**Input records**.
---
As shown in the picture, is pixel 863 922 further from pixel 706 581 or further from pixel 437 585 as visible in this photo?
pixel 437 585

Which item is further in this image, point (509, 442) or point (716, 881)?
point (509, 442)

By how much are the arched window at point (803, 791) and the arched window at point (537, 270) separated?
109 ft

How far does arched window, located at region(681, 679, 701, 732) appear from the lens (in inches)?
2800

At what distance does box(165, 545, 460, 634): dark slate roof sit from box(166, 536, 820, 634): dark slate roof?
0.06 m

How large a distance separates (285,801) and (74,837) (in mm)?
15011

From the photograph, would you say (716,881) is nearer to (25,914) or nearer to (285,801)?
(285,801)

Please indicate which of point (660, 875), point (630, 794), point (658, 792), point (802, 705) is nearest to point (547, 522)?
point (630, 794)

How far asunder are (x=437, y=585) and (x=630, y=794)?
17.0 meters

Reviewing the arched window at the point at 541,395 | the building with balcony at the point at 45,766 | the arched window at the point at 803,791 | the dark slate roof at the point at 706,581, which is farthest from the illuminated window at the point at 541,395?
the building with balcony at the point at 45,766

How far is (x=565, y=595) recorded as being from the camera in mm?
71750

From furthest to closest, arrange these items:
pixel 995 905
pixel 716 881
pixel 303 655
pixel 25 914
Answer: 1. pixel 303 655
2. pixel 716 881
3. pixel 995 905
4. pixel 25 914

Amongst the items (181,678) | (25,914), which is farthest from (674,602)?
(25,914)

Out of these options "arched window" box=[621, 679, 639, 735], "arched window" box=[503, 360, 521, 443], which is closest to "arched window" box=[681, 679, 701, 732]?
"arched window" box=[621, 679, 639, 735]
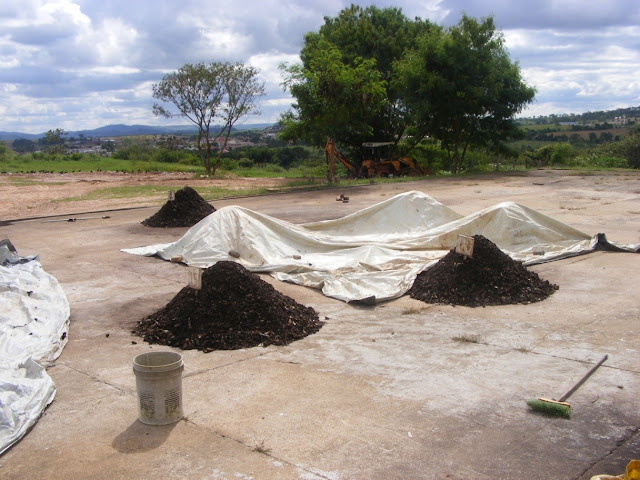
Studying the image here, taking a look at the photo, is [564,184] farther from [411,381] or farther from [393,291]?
[411,381]

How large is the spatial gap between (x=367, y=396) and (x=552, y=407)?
1245mm

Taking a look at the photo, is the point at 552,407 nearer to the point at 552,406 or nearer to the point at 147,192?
the point at 552,406

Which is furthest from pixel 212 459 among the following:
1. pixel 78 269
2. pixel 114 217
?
pixel 114 217

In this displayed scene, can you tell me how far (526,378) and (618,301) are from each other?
115 inches

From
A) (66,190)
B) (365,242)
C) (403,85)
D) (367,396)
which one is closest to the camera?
(367,396)

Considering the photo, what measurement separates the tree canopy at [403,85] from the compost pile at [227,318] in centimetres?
1459

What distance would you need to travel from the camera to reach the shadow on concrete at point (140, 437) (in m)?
3.84

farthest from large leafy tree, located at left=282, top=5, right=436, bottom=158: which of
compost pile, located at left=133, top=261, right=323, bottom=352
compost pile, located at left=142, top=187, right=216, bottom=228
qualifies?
compost pile, located at left=133, top=261, right=323, bottom=352

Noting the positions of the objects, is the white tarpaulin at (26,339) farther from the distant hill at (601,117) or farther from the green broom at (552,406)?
the distant hill at (601,117)

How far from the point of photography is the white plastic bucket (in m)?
4.02

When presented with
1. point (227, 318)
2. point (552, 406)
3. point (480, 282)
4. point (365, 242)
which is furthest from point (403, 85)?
point (552, 406)

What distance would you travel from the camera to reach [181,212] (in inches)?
521

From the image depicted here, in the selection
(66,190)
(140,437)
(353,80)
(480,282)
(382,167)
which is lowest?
(140,437)

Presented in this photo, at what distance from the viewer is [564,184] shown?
20.5 meters
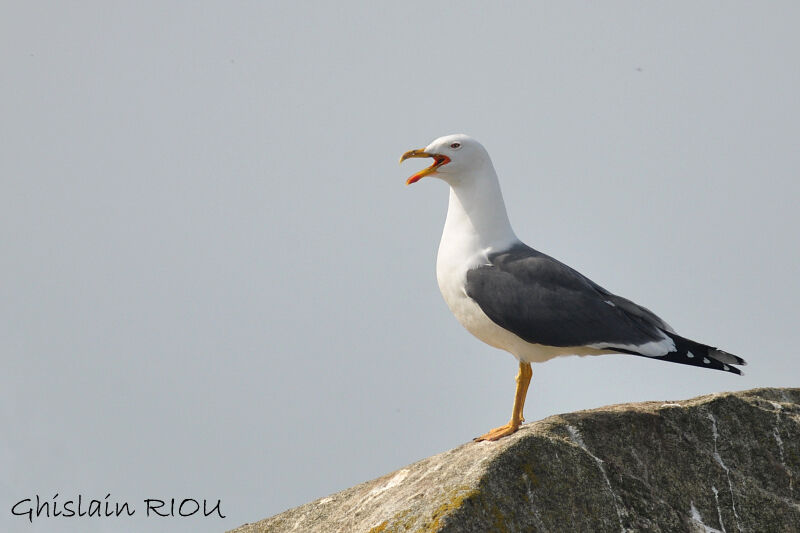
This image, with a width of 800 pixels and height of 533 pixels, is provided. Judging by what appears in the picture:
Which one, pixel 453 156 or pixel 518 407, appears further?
pixel 453 156

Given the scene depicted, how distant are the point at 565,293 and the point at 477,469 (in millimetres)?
2404

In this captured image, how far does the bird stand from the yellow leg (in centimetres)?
1

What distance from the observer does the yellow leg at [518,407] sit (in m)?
8.24

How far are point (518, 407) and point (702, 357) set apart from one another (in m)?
1.88

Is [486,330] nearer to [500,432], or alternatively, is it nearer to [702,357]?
[500,432]

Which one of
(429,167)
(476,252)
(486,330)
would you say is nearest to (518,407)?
(486,330)

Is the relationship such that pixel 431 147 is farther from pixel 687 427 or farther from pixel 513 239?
pixel 687 427

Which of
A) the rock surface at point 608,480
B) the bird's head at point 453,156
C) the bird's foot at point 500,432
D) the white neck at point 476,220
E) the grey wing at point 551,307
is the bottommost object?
the rock surface at point 608,480

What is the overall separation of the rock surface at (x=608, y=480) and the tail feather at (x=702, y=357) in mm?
314

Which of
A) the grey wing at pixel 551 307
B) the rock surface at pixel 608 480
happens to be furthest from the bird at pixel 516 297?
the rock surface at pixel 608 480

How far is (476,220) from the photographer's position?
9.52 meters

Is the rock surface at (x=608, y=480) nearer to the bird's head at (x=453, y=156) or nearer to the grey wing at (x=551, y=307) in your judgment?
the grey wing at (x=551, y=307)

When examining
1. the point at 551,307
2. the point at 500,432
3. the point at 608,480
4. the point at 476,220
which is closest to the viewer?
the point at 608,480

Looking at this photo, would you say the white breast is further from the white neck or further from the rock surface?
the rock surface
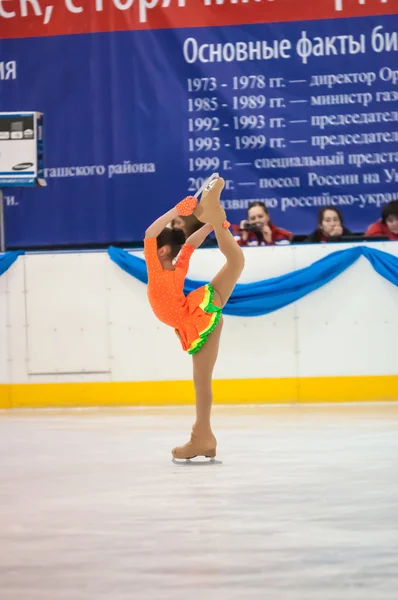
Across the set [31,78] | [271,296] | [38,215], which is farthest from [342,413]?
[31,78]

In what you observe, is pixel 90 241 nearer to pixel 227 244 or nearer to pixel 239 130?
pixel 239 130

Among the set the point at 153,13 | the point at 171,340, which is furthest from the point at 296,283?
the point at 153,13

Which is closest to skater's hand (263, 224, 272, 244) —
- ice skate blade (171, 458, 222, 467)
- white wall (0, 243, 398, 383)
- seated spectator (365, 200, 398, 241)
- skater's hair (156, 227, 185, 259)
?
white wall (0, 243, 398, 383)

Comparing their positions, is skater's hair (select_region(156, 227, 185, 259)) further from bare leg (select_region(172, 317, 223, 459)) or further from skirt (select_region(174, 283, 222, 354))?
bare leg (select_region(172, 317, 223, 459))

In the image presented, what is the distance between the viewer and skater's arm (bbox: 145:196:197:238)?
5230mm

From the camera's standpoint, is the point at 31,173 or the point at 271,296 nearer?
the point at 271,296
---
**Required work**. Please pick out every line in the data above that contains the word "centimetres", copying each one in full.

**Response to the exercise**.
Considering the photo, what measurement separates the tree canopy at [403,85] from the compost pile at [227,318] in centimetres?
In this captured image, how far does the bird stand from the yellow leg (in centimetres)?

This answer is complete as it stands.